Top of Records shown

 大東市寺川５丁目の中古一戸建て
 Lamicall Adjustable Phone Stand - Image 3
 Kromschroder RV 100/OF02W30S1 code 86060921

Bottom of Records shown
Top of Records shown

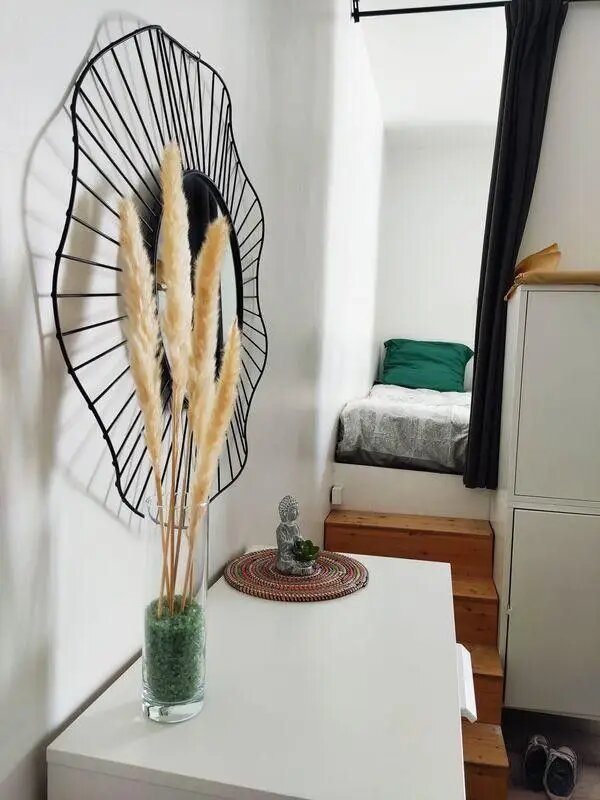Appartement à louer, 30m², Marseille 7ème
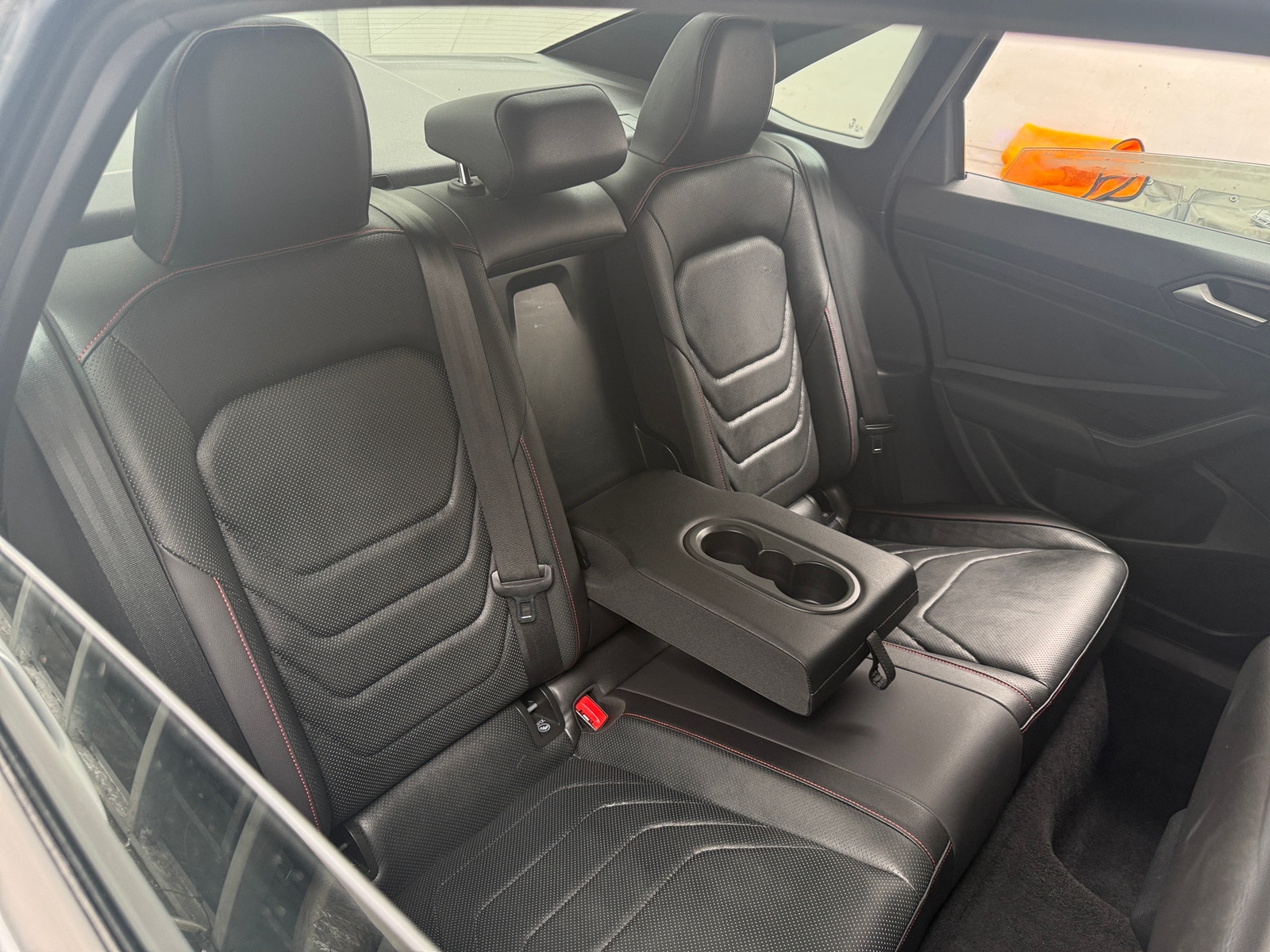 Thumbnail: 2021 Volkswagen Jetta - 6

Bottom of Records shown

Task:
Leaving pictures out, output the lines of the data above from the one with "Appartement à louer, 30m², Marseille 7ème" through the one with "Thumbnail: 2021 Volkswagen Jetta - 6", word for word.

The completed task:
Appartement à louer, 30m², Marseille 7ème
 Thumbnail: 2021 Volkswagen Jetta - 6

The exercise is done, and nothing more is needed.